In 2007, the 767 received a production boost when UPS and DHL Aviation placed a combined 33 orders for the 767-300F. Renewed freighter interest led Boeing to consider enhanced versions of the 767-200 and 767-300F with increased gross weights, 767-400ER wing extensions, and 777 avionics. Net orders for the 767 declined from 24 in 2008 to just three in 2010. During the same period, operators upgraded aircraft already in service; in 2008, the first 767-300ER retrofitted with blended winglets from Aviation Partners debuted with American Airlines. The manufacturer-sanctioned winglets, at 11 ft in height, improved fuel efficiency by an estimated 6.5 percent. Other carriers including All Nippon Airways and Delta Air Lines also ordered winglet kits.

On February 2, 2011, the 1,000th 767 rolled out, destined for All Nippon Airways. The aircraft was the 91st 767-300ER ordered by the Japanese carrier, and with its completion the 767 became the second wide-body airliner to reach the thousand-unit milestone after the 747. The 1,000th aircraft also marked the last model produced on the original 767 assembly line. Beginning with the 1,001st aircraft, production moved to another area in the Everett factory which occupied about half of the previous floor space. The new assembly line made room for 787 production and aimed to boost manufacturing efficiency by over twenty percent.

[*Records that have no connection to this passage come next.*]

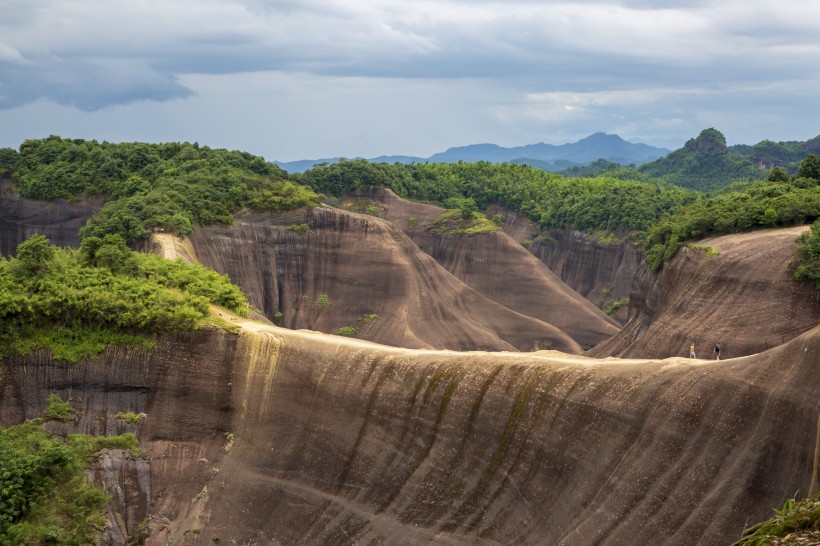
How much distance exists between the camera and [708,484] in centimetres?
2409

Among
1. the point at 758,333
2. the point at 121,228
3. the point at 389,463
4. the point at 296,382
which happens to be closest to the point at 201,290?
the point at 296,382

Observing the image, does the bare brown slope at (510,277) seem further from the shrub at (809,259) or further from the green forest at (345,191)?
the shrub at (809,259)

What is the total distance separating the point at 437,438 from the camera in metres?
30.4

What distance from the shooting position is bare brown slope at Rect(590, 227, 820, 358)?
1592 inches

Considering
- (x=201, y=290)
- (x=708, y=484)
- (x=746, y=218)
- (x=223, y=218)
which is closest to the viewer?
(x=708, y=484)

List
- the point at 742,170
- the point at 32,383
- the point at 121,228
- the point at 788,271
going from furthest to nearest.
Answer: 1. the point at 742,170
2. the point at 121,228
3. the point at 788,271
4. the point at 32,383

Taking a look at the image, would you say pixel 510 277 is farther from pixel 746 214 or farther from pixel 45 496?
pixel 45 496

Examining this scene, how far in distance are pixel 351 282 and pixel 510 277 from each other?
18.8 meters

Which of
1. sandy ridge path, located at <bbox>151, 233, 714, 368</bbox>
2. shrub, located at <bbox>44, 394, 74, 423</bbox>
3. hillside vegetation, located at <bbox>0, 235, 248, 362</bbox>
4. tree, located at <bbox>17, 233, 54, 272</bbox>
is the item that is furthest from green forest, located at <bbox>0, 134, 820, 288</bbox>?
shrub, located at <bbox>44, 394, 74, 423</bbox>

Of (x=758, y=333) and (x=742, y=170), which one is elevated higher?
(x=742, y=170)

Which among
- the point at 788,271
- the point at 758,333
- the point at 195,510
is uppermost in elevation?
the point at 788,271

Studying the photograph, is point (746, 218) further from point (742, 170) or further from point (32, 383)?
point (742, 170)

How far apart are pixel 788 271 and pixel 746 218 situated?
8.07 metres

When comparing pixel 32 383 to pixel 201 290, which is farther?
pixel 201 290
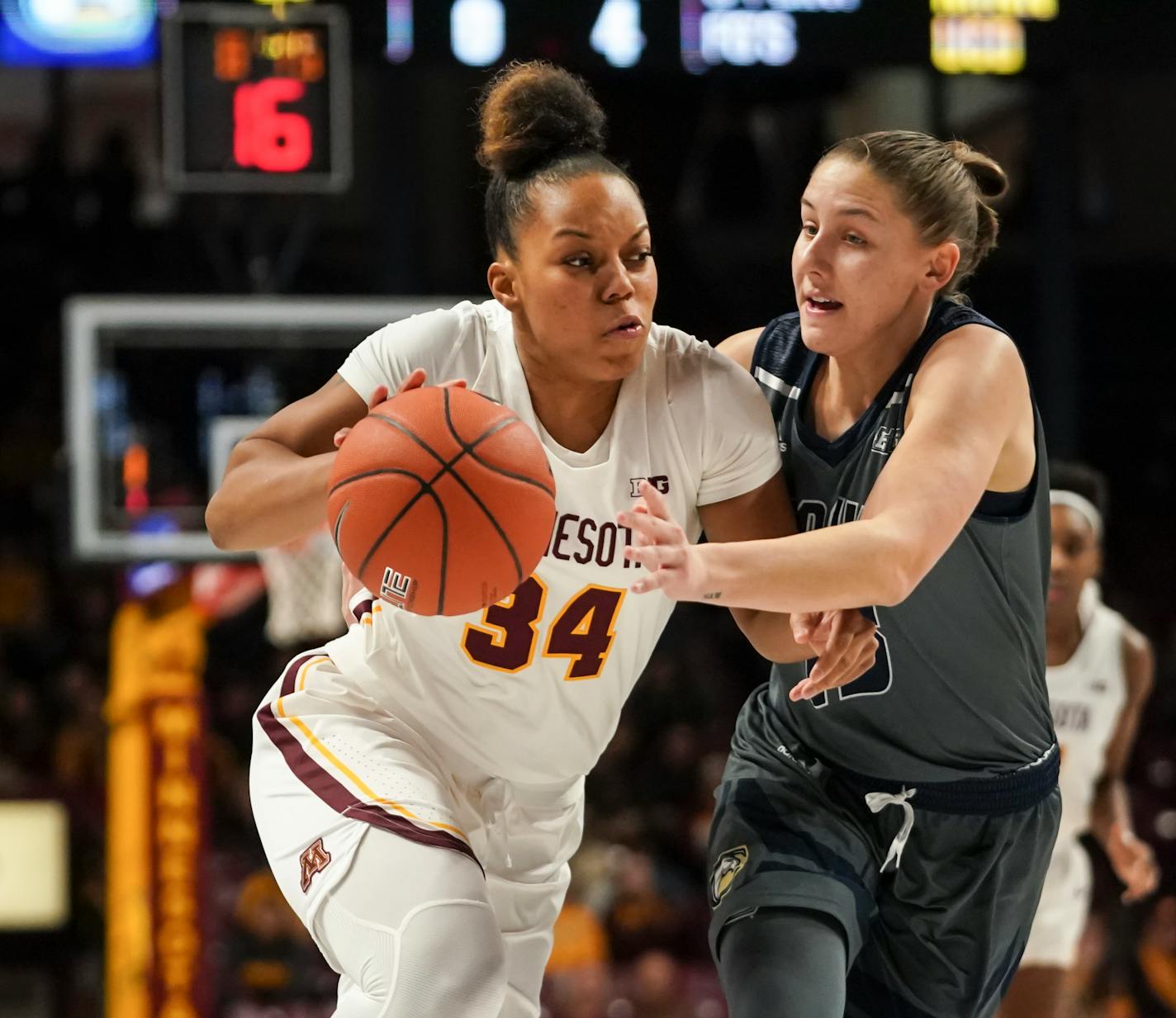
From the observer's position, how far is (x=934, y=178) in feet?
10.4

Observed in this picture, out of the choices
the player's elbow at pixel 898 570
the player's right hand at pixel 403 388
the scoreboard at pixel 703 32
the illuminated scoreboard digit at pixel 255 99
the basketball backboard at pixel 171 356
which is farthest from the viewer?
the basketball backboard at pixel 171 356

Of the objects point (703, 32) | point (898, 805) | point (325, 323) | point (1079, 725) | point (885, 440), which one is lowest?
point (1079, 725)

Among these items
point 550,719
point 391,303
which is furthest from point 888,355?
point 391,303

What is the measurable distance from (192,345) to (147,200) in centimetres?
521

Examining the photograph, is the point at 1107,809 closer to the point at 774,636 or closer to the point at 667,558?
the point at 774,636

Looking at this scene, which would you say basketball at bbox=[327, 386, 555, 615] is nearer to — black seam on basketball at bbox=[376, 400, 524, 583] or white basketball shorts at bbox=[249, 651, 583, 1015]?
black seam on basketball at bbox=[376, 400, 524, 583]

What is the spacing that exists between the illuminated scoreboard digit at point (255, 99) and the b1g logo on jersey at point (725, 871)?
4044 millimetres

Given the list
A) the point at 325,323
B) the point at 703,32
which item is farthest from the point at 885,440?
the point at 325,323

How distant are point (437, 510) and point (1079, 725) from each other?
3162 millimetres

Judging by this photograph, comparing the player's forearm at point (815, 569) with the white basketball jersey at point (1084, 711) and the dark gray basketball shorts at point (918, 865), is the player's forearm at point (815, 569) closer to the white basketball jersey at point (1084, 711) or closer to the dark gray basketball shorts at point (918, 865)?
the dark gray basketball shorts at point (918, 865)

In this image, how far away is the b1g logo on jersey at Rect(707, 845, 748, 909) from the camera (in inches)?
127

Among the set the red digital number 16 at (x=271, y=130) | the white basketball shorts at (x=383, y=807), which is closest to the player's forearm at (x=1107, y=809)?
the white basketball shorts at (x=383, y=807)

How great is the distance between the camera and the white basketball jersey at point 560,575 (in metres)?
3.08

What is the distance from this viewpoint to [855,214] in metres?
3.14
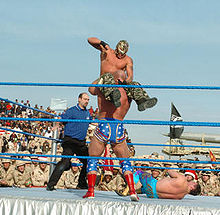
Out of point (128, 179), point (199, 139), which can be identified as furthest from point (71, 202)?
point (199, 139)

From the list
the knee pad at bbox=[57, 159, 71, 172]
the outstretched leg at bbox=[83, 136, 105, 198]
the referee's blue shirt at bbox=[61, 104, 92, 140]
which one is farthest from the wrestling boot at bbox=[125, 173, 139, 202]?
the referee's blue shirt at bbox=[61, 104, 92, 140]

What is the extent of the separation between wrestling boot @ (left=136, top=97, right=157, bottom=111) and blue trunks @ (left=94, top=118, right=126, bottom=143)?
312 mm

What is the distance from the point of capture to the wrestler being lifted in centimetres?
362

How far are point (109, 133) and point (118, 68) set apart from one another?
2.41 feet

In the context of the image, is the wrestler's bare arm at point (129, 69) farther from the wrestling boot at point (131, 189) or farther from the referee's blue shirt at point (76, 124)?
the referee's blue shirt at point (76, 124)

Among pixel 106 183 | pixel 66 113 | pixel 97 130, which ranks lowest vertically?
pixel 106 183

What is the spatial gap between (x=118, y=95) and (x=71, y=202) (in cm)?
113

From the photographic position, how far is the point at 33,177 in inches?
332

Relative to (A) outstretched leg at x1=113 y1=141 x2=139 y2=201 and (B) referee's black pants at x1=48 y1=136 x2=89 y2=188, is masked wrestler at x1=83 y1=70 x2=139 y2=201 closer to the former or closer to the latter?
(A) outstretched leg at x1=113 y1=141 x2=139 y2=201

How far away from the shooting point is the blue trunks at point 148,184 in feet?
14.8

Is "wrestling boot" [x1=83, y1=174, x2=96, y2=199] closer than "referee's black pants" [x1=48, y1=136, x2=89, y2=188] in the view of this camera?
Yes

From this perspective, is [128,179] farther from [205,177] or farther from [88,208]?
[205,177]

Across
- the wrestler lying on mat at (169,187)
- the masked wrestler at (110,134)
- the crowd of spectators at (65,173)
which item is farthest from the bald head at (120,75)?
the wrestler lying on mat at (169,187)

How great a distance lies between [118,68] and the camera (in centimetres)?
389
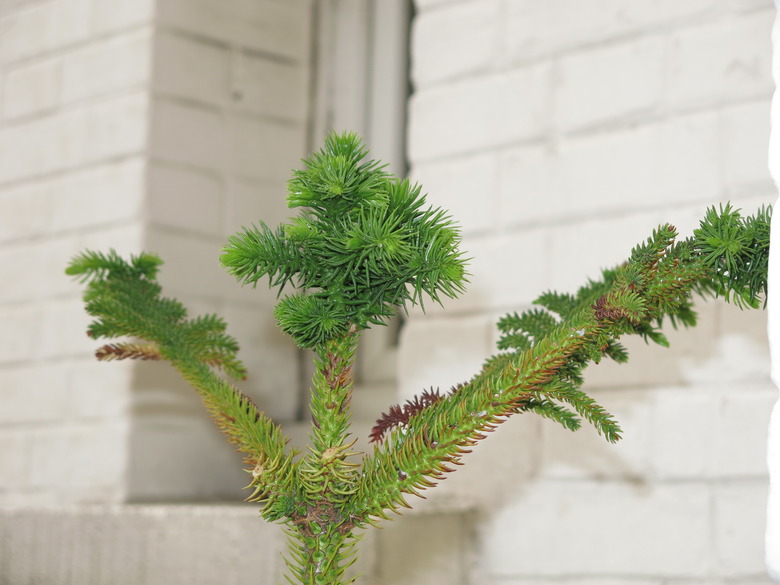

At the inauguration of its new assembly line, the 767's order backlog numbered approximately 50, only enough for production to last until 2013. Despite the reduced backlog, Boeing officials expressed optimism that additional orders would be forthcoming. On February 24, 2011, the USAF announced its selection of the KC-767 Advanced Tanker, an upgraded variant of the KC-767, for its KC-X fleet renewal program. The selection followed two rounds of tanker competition between Boeing and Airbus parent EADS, and came eight years after the USAF's original 2003 announcement of its plan to lease KC-767s. The tanker order encompassed 179 aircraft and was expected to sustain 767 production past 2013.

In December 2011, FedEx Express announced a 767-300F order for 27 aircraft to replace its DC-10 freighters, citing the USAF tanker order and Boeing's decision to continue production as contributing factors. FedEx Express agreed to buy 19 more of the −300F variant in June 2012. In June 2015, FedEx said it was accelerating retirements of planes both to reflect demand and to modernize its fleet, recording charges of $276 million (~$ in ). On July 21, 2015, FedEx announced an order for 50 767-300F with options on another 50, the largest order for the type. With the announcement FedEx confirmed that it has firm orders for 106 of the freighters for delivery between 2018 and 2023. In February 2018, UPS announced an order for 4 more 767-300Fs to increase the total on order to 63.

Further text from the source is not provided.